Pandemic effects ripple across home construction industry |

Home builder John Halbing has just returned to work after battling COVID-19 and he is seeing ripple effects in the home construction industry as a result of the pandemic.

Halbing, president of Summit Pointe Builders in Dallas, said there are shortages of materials like certain lumber and vinyl products since some manufacturers and lumber mills shut down or are operating with smaller crews.

High demand for some supplies like paint at stores like Home Depot and Lowe’s have left shelves bare as retailers try to keep up.

“It’s taking considerably longer to get certain materials,” Halbing said. “What used to take two days is now taking three weeks.”

Amid the uncertainty about the economy and finances, Halbing said some clients also are holding off on buying new homes or are considering scaling back their original plans.

One client, for example, wanted to start construction on a new $650,000 home but he decided to wait since his business was adversely affected by the pandemic and shutdown, Halbing said.

Gov. Tom Wolf initially classified construction and real estate as non-essential and both industries shut down in mid-March.

Wolf later permitted construction projects to restart May 1 and employees in the real estate to get back to work on May 19 with safety guidelines.

Once construction resumed, Summit Pointe Builders completed three properties the company started in Dallas Twp. and Jackson Twp., Halbing said.

On an average day, 75-100 employees work for his company on a construction job and the shutdown took a toll on his business and workers, he said. On Friday, workers continued a construction job on Manorview Drive in Dallas that was started last year.

Halbing, 59, said the “ironic” part about the pandemic is that he just returned to work this week after being diagnosed with COVID-19 himself and quarantining.

He has asthma but had not suffered an attack since he was 20.
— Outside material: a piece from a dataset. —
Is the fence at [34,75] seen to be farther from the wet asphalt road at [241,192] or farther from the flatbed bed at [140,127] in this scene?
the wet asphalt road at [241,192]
“I was pretty diligent with washing my hands and using hand sanitizer,” he said. “If I went through the bank drive-thru, I wiped the canister down and wiped the steering wheel down.”

During the first two days, he said he felt like he was suffering from a “real bad flu” and he never had the flu before. He had a fever, cough, shortness of breath, a loss of appetite, weakness and aches and pains.

On the second day, he passed out in the shower, fractured his ankle and went to Geisinger’s emergency room.

After a litany of tests, he tested positive for COVID-19. After being released from the hospital, he and his wife stayed in different homes. His wife didn’t contract the virus. His 27-year-old daughter tested positive for COVID-19 but did not have symptoms, he said. He felt better after four days of weakness, aches and pains, he said.

Now that Halbing has recovered and returned to work, he wears a mask, practices social distancing and follows other safety guidelines.

He said he knows many naysayers who think coronavirus is being blown out of proportion, but he said he knows first-hand how serious it is. He couldn’t believe how fast it spread and he contracted it.

“For me, the biggest fear was unknowingly infecting someone and that person having a serious problem,” he said.

Halbing encourages workers and others to wear masks. He said it bothers him when people say it’s their right not to wear a mask even though he doesn’t like wearing a mask himself.

“You wear a mask to try to protect the more vulnerable people,” he said. “My biggest fear was what if somebody got sick and had serious issues because I was being careless.”